Third Way : Corn Ethanol Needed For Development Of Cellulosic Ethanol

  • Friday, 10 April 2015 00:00

Corn ethanol is and will play an integral role in the development of the cellulosic ethanol industry, said centrist think tank, Third Way, in a report last week.

In a report titled, “Cellulosic Ethanol Is Getting A Big Boost From Corn, For Now,” Third Way said the cellulosic ethanol industry as envisioned by the RFS has yet to materialize but that all significant progress made has been courtesy of the corn ethanol industry.

It said large-scale cellulosic ethanol production has been carried out by established companies with a “sizeable presence in the corn ethanol industry as producers, suppliers, or service providers.”

“In fact, projects sponsored by three of these companies (Abengoa, POET / DSM, and Quad County Corn Processors) account for over 80 percent of total U.S. cellulosic ethanol capacity. That number will rise to 80 percent once a fourth company (DuPont) opens its cellulosic facility later this year,” Third Way said.

One of the key advantages the corn ethanol industry has, the report said, is its ability to leverage on existing R&D budgets and partnering with biotechnology companies to produce cellulosic ethanol.

Moreover, current ethanol producers have the resources to secure financing and capital needed to produce advanced biofuels, Third Way said

As such, it said recent proposals in Congress to remove corn ethanol from the RFS was akin to taking “the MVP ouf of the Cellulosic Game.”
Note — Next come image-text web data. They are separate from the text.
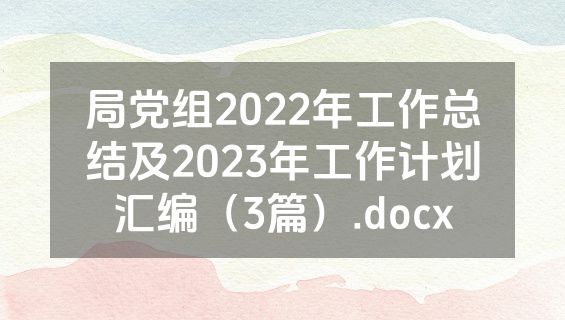 局党组2022年工作总结及2023年工作计划汇编（3篇）.docx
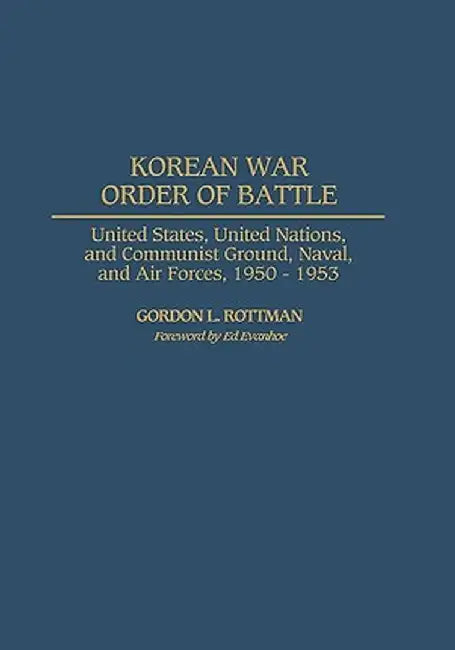Korean War Order of Battle: United States, United Nations, and Communist Ground, Naval, and Air Forces, 1950-1953 by Gordon L. Rottman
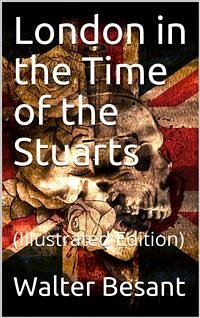 London in the Time of the Stuarts (eBook, PDF) - Besant, Walter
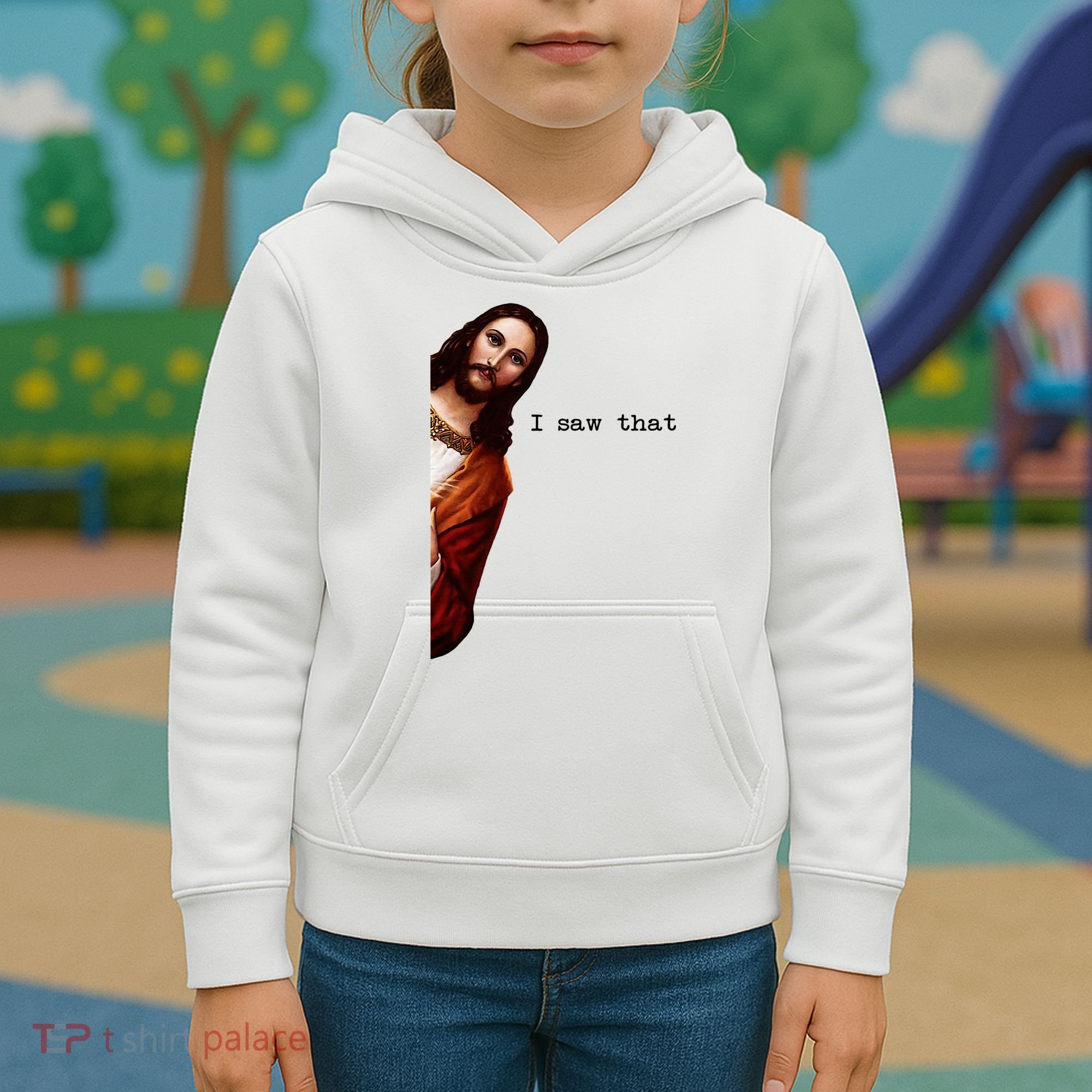 I Saw That Funny Jesus Christian Kids Hoodie
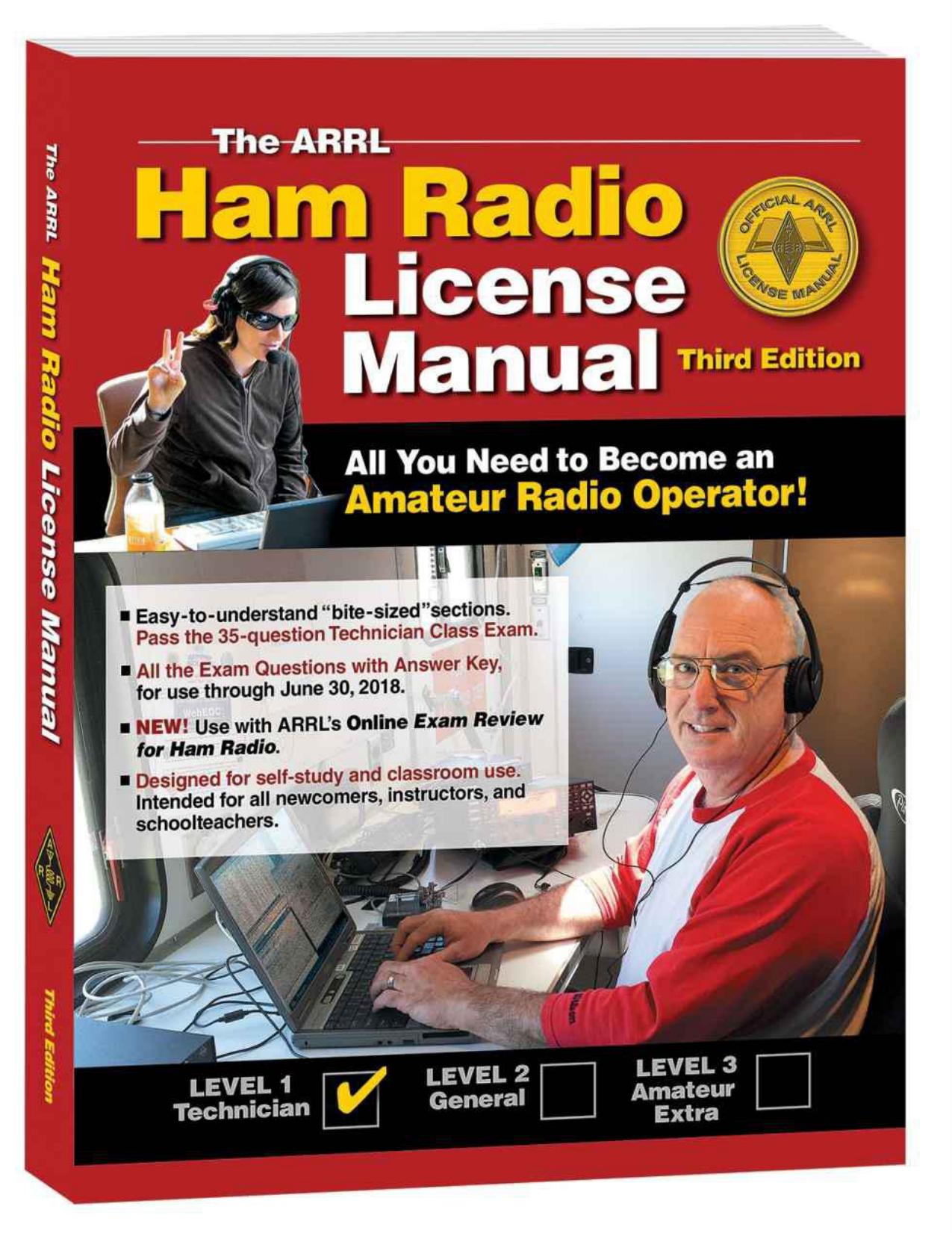The ARRL Ham Radio License Manual by ARRL Inc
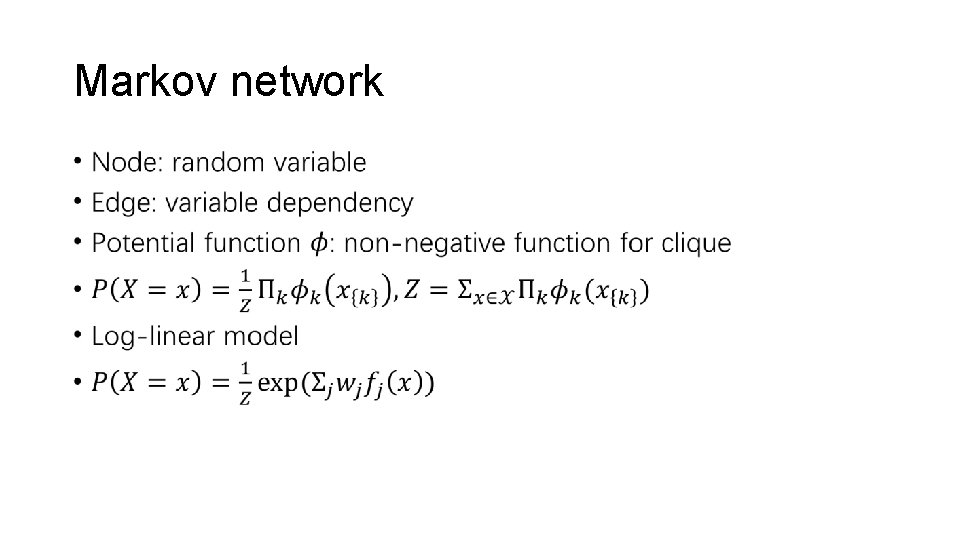 Markov network • 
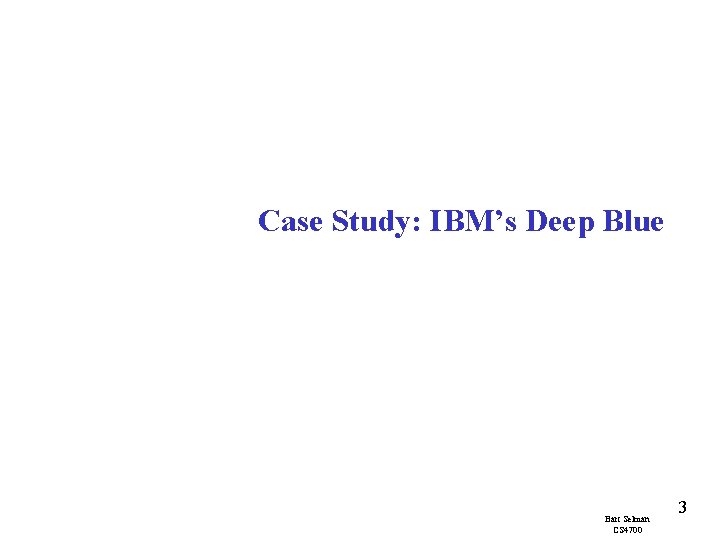 Case Study: IBM’s Deep Blue Bart Selman CS 4700 3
“While proposals to gut only the corn section to the RFS may not be intend to endanger the development of cellulosic ethanol, this is exactly what would occur,” Third Way said.

It added that continued investment from corn ethanol in facilities and innovation would provide a needed jumpstart to cellulosic commercialization.

“But a number of proposed changes to the RFS, however innocuous they may seem, would remove any incentive for the first generation industry to continue supporting cellulosic ethanol. At this critical stage in their development, cellulosic fuels can hardly afford to lose the closest friend they have,” Third Way said.